Little Prophet, Big City

The word of the Lord came a second time to Jonah, saying, “Get up, go to Nineveh, that great city, and proclaim to it the message that I tell you.” So Jonah set out and went to Nineveh…Now Nineveh was an exceedingly large city, a three days’ walk across. Jonah began to go into the city, going a day’s walk. And he cried out, “Forty days more, and Nineveh shall be overthrown!” And the people believed God; they proclaimed a fast, and everyone, great and small, put on sackcloth…

When news reached the king of Nineveh, he rose from his throne, removed his robe, covered himself with sackcloth, and sat in ashes. Then he made a proclamation in Nineveh: “By the decree of the king and his nobles: No human being or animal, no herd or flock, shall taste anything. They shall not feed, nor shall they drink water…they shall cry mightily to God. All shall turn from their evil ways and from the violence that is in their hands. Who knows? God may relent and change his mind; he may turn from his fierce anger, so that we do not perish.”

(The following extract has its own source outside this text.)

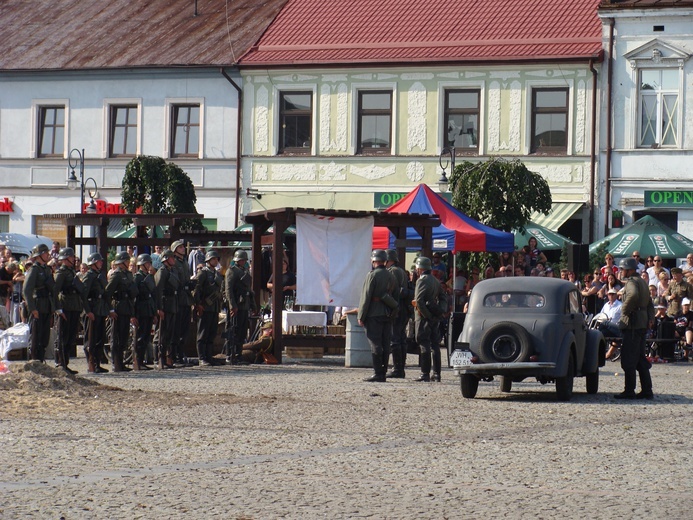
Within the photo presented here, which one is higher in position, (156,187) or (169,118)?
(169,118)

When God saw what they did, how they turned from their evil ways, God changed his mind…but this was very displeasing to Jonah, and he became angry. He prayed to the Lord and said, “O Lord! Is not this what I said while I was still in my own country? That is why I fled to Tarshish at the beginning; for I knew that you are a gracious God and merciful, slow to anger, and abounding in steadfast love, and ready to relent from punishing. And now, O Lord, pleas take my life from me, for it is better for me to die than to live.” And the Lord said, “Is it right for you to be angry?” Then Jonah went out of the city…and made a booth for himself there…waiting to see what would become of the city. The Lord appointed a bush, and made it come up over Jonah, to give shade over his head, to save him from his discomfort; so Jonah was very happy about the bush. But when dawn came up the next day, God appointed a worm that attacked the bush, so that it withered. When the sun rose, God prepared a sultry east wind, and the sun beat down on the head of Jonah so that he was faint and asked that he might die. He said, “It is better for me to die than ti live.”

But God said to Jonah, “Is it right for you to be angry about the bush?” And he said, “Yes, angry enough to die.” Then the Lord said, “You are concerned about the bush, for which you did not labor and which you did not grow; it came into being in a night and perished in a night. And should I not be concerned about Nineveh, that great city, in which there are more than a hundred and twenty thousand persons who do not know their right hand from their left, and also many animals?”  (Jonah 3-4, excerpts, NRSV)

The fish had barely spit him up when he started complaining about his lot in life. And what is he angry about? God’s mercy toward a city full of people. He’d rather die in the desert outside the city than rejoice for the thousands of people and animals who thought better of their ways and promised to change. He’s more concerned with the shrub. Jonah: a rescued prophet with little compassion and an amazing lack of perspective.

I think God was trying hard not to laugh at Jonah and his tantrum. Like a mother, God gives a bigger view of reality than Jonah wishes to have, perhaps hoping that Jonah will find mercy in his heart without the help of another three day fish retreat.

Of course, it’s easy for me to see the humor in this, sitting on my sofa, typing on my laptop. I have nothing at stake. But I suspect this story is sacred because it’s a lot harder to laugh and let go of pettiness when it’s my little self throwing the fit…

2 thoughts on “Little Prophet, Big City

  1. Bill Albritton

    Well said–it’s harder to laugh at Jonah when I look at my own petty whinings to God. I mean, here’s Jonah, possibly the most successful prophet of all times (most, it seems, were total failures) and he doesn’t even want to succeed! That says something to me about what I want vs. what God has in store. As one of my friends who has MS said, when he asks “why me” he must also ask “why NOT me?”